On Wed, Aug 28, 2013 at 10:55:42AM +0200, Peter Zijlstra wrote:
> @@ -4690,19 +4694,20 @@ static inline void update_sd_lb_stats(st
> * heaviest group when it is already under-utilized (possible
> * with a large weight task outweighs the tasks on the system).
> */
> + if (prefer_sibling && sds->local &&
> + sds->local_stat.group_has_capacity)
> sgs->group_capacity = min(sgs->group_capacity, 1U);

While we're here, I think its always true that sds->local is set,
because env->dst_cpu should always be part of the local group and the
local group is always sd->groups and since that now directly skips to
next_group we'll not get here without this being true.

Hmm?

>
> + if (update_sd_pick_busiest(env, sds, sg, sgs)) {
> sds->busiest = sg;
> sds->busiest_stat = *sgs;
> }
>
> +next_group:
> + /* Now, start updating sd_lb_stats */
> + sds->total_load += sgs->group_load;
> + sds->total_pwr += sgs->group_power;
> +
> sg = sg->next;
> } while (sg != env->sd->groups);
> }

2013-08-28 11:15:09

by Peter Zijlstra

[permalink] [raw]
Subject: [PATCH 12/10] sched, fair: Fix group power_orig computation


Subject: sched, fair: Fix group power_orig computation
From: Peter Zijlstra <[email protected]>
Date: Wed Aug 28 11:44:39 CEST 2013

When looking at the code I noticed we don't actually compute
sgp->power_orig correctly for groups, fix that.

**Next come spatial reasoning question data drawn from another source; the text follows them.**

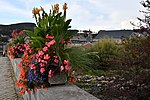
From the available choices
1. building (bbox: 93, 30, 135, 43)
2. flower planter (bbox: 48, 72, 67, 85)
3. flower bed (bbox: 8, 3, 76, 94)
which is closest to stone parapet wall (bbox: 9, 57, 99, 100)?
flower planter (bbox: 48, 72, 67, 85)

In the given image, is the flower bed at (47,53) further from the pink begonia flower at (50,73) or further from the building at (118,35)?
the building at (118,35)

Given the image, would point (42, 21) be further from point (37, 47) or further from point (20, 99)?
point (20, 99)

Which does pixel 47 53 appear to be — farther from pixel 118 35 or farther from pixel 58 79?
pixel 118 35

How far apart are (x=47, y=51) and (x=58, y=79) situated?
0.37 m

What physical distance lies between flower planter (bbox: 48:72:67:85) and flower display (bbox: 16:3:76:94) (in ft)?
0.13

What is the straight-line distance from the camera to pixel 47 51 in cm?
347

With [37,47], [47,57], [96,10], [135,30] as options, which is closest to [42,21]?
[37,47]

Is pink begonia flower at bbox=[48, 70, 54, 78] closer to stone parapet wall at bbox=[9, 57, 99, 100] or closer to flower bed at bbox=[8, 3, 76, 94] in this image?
flower bed at bbox=[8, 3, 76, 94]

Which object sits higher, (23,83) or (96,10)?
(96,10)

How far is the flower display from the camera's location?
3421 millimetres

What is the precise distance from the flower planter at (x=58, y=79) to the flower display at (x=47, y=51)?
0.04 meters

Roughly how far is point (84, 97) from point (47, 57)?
2.68 ft

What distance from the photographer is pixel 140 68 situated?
12.1 feet

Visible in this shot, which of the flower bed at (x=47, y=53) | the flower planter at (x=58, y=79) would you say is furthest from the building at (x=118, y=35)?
the flower planter at (x=58, y=79)
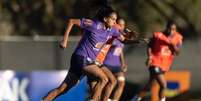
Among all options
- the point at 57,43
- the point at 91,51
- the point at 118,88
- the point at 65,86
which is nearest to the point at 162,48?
the point at 118,88

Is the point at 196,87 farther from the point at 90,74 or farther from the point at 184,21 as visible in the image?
the point at 90,74

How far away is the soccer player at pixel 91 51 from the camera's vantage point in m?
13.1

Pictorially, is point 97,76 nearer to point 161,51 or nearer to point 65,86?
point 65,86

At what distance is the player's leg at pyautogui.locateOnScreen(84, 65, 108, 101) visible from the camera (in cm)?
1315

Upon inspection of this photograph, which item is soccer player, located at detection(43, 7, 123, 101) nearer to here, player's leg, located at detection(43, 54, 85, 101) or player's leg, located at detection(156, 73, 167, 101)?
player's leg, located at detection(43, 54, 85, 101)

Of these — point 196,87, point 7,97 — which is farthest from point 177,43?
point 196,87

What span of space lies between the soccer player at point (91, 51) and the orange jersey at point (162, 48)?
13.8 ft

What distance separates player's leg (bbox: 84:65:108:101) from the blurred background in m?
1.06

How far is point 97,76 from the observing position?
1320 centimetres

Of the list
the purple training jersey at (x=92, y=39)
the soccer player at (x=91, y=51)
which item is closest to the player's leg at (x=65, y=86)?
the soccer player at (x=91, y=51)

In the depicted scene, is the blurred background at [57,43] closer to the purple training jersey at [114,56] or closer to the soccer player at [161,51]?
the purple training jersey at [114,56]

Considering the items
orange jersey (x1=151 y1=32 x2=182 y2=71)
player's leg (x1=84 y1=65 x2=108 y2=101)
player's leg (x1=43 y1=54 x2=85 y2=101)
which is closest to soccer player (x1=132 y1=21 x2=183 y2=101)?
orange jersey (x1=151 y1=32 x2=182 y2=71)

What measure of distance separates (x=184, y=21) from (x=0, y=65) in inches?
316

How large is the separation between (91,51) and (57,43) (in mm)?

Currently the only consumer of that value is fix_small_capacity()
which is only used on POWER7+ and that code excludes this case by
being limited to SD_SHARE_CPUPOWER which is only ever set on the SMT
domain which must be the lowest domain and this has singleton groups.

So nothing should be affected by this change.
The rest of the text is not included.